I don’t know what’s happening over there, or over here for that matter. In the old days most of us had a single source, or two. A single newspaper and a single television newscas. Today every possible angle on a situation is blasted at you, with lies and disinformation far more desperate for engagement than the truth.
Does Iran really have sleeper cells in the U.S.? Will they come after us at random? They got at Rushdie proving the threat, at least, is certainly real.
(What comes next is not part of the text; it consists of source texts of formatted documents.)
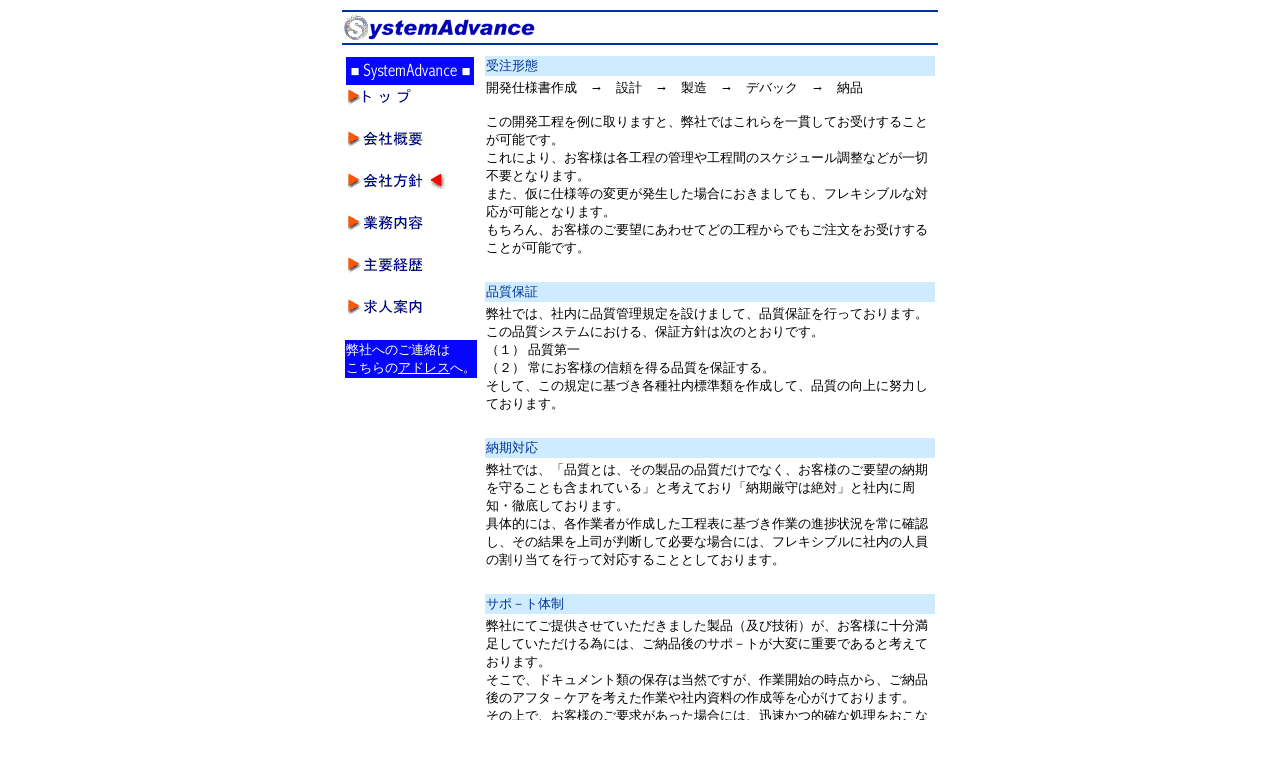

--- FILE ---
content_type: text/html
request_url: http://systemadvance.co.jp/housin.html
body_size: 2893
content:
<HTML>
<HEAD>
<META http-equiv="Content-Type" content="text/html; charset=utf-8">
<META http-equiv="Content-Style-Type" content="text/css">
<LINK rel="stylesheet" href="style.css" type="text/css"/>
<TITLE>■会社方針■</TITLE>
<!--メニューリンクのジャバスクリプト定義//-->
<SCRIPT LANGUAGE="JavaScript">
function SetIcon() {}
</SCRIPT>
<SCRIPT LANGUAGE="JavaScript">
icon = new Array(8) ;
icon["IMG00"]=new Image();icon["IMG00"].src="_images/11.gif" ;
icon["IMG01"]=new Image();icon["IMG01"].src="_images/12.gif" ;
icon["IMG02"]=new Image();icon["IMG02"].src="_images/21.gif" ;
icon["IMG03"]=new Image();icon["IMG03"].src="_images/22.gif" ;
icon["IMG04"]=new Image();icon["IMG04"].src="_images/31.gif" ;
icon["IMG05"]=new Image();icon["IMG05"].src="_images/32.gif" ;
icon["IMG06"]=new Image();icon["IMG06"].src="_images/41.gif" ;
icon["IMG07"]=new Image();icon["IMG07"].src="_images/42.gif" ;
icon["IMG08"]=new Image();icon["IMG08"].src="_images/51.gif" ;
icon["IMG09"]=new Image();icon["IMG09"].src="_images/52.gif" ;
icon["IMG10"]=new Image();icon["IMG10"].src="_images/61.gif" ;
icon["IMG11"]=new Image();icon["IMG11"].src="_images/62.gif" ;
icon["IMG12"]=new Image();icon["IMG12"].src="_images/71.gif" ;
icon["IMG13"]=new Image();icon["IMG13"].src="_images/72.gif" ;
function SetIcon(flag,position) {
document.images[position].src=icon[flag].src }
</SCRIPT>

</HEAD>
<BODY>
<CENTER>
<TABLE border="0" width="600">
  <TBODY>
    <TR height = "5">
    </TR>
    <TR>
      <TD colspan="2" align="center" bgcolor="#003399"></TD>
    </TR>
    <TR>
      <TD colspan="2"><IMG src="_images/earth3.gif" width="25" height="25" border="0"><IMG src="_images/top1.gif" width="170" height="25" border="0"></TD>
    </TR>
    <TR>
      <TD colspan="2" bgcolor="#003399"></TD>
    </TR>
    <TR>
    <TR height = "2">
    </TR>
      <TD align="center" valign="top" width="128" bgcolor="#ffffff">
      <!--メニューテーブルここから-->
      <TABLE border="0" bgcolor="#ffffff">
        <TBODY>
          <TR>
            <TD align="left"><IMG src="_images/banner02.gif" width="128" height="28" border="0" align="top"></TD>
          </TR>
          <TR>
          <!--メニューリンクのジャバスクリプト開始-->
            <TD><!--トップ//--><A href="index.html" onMouseOver="SetIcon('IMG01','LINK1')" onMouseOut="SetIcon('IMG00','LINK1')"><IMG src="_images/11.gif" name="LINK1" border="0"></A></TD>
          </TR>
          <TR>
            <TD><BR></TD>
          </TR>
          <TR>
            <TD><!--会社概要//--><A href="gaiyou.html" onMouseOver="SetIcon('IMG03','LINK2')" onMouseOut="SetIcon('IMG02','LINK2')"><IMG src="_images/21.gif" name="LINK2" border="0"></A></TD>
          </TR>
          <TR>
            <TD><BR></TD>
          </TR>
          <TR>
            <TD><!--会社方針//--><IMG src="_images/30.gif" border="0"></TD>
          </TR>
          <TR>
            <TD><BR></TD>
          </TR>
          <TR>
            <TD><!--業務内容//--><A href="gyoumu.html" onMouseOver="SetIcon('IMG07','LINK4')" onMouseOut="SetIcon('IMG06','LINK4')"><IMG src="_images/41.gif" name="LINK4" border="0"></A></TD>
          </TR>
          <TR>
            <TD><BR></TD>
          </TR>
          <TR>
            <TD><!--主要経歴//--><A href="keireki.html" onMouseOver="SetIcon('IMG09','LINK5')" onMouseOut="SetIcon('IMG08','LINK5')"><IMG src="_images/51.gif" name="LINK5" border="0"></A></TD>
          </TR>
          <TR>
            <TD><BR></TD>
          </TR>
         <!--
          <TR>
          <TD>
          <!--案内図//<A href="map.html" target="_blank" onMouseOver="SetIcon('IMG11','LINK6')" onMouseOut="SetIcon('IMG10','LINK6')"><IMG src="_images/61.gif" name="LINK6" border="0"></A>
          </TD>
          </TR>
          <TR>
            <TD><BR></TD>
          </TR>-->
          <TR>
            <TD><!--求人案内//--><A href="kyujin.html" onMouseOver="SetIcon('IMG13','LINK7')" onMouseOut="SetIcon('IMG12','LINK7')"><IMG src="_images/71.gif" name="LINK7" border="0"></A></TD>
          </TR>
          <TR>
            <TD><BR></TD>
          </TR>
          <TR>
            <TD colspan="2" bgcolor="#0606FF"><FONT size="-1" color="#ffffff">弊社へのご連絡は<BR>
            こちらの<A href="mailto:kume@systemadvance.co.jp"><FONT color="#FFFFFF">アドレス</FONT></A>へ。</FONT></TD>
          </TR>
        </TBODY>
      </TABLE>
      </TD>
      <!--メニューテーブルここまで-->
When the first Gulf War commenced I was living at the Parc Lincoln, the first extended-stay place I had in New York. I heard about it on the radio. Lacking a television I went outside, onto Amsterdam Avenue and Broadway, expecting some sort of activity or communal sense of concern or engagement with the fact that our soldiers were going into harms way.
I found no such atmosphere. I guess no one even knew at that point, as word did not travel at the hyperventilated speeds we’ve come to expect. On 9/11 I had a similar expectation, that a deliberate attack such as occurred would cause maelstroms in Manhattan. I found none on 34th Street but of course there was plenty happening downtown. Colossal incidents tend to happen in a what amounts to a small square of space, or in the case of 9/11, two squares of space. Or three.
There was one time I really felt all of New York around me come together was during the O.J. Simpson slow-speed Bronco chase. I was on a bus and every which way I looked it seemed there was a television turned on and tuned to O.J. Outside restaurants and random places with televisions in the windows small crowds had gathered.
I was on a crosstown bus, probably the M79. When it emerged from Central Park and moved on toward Madison Avenue there seemed to be televisions everywhere, seen through apartment windows, in open-door restaurants and cafes. It was likely not as everywhere as memory serves it up but the coagulation of strangers around this rather surreal slo-mo “chase” was definitely real.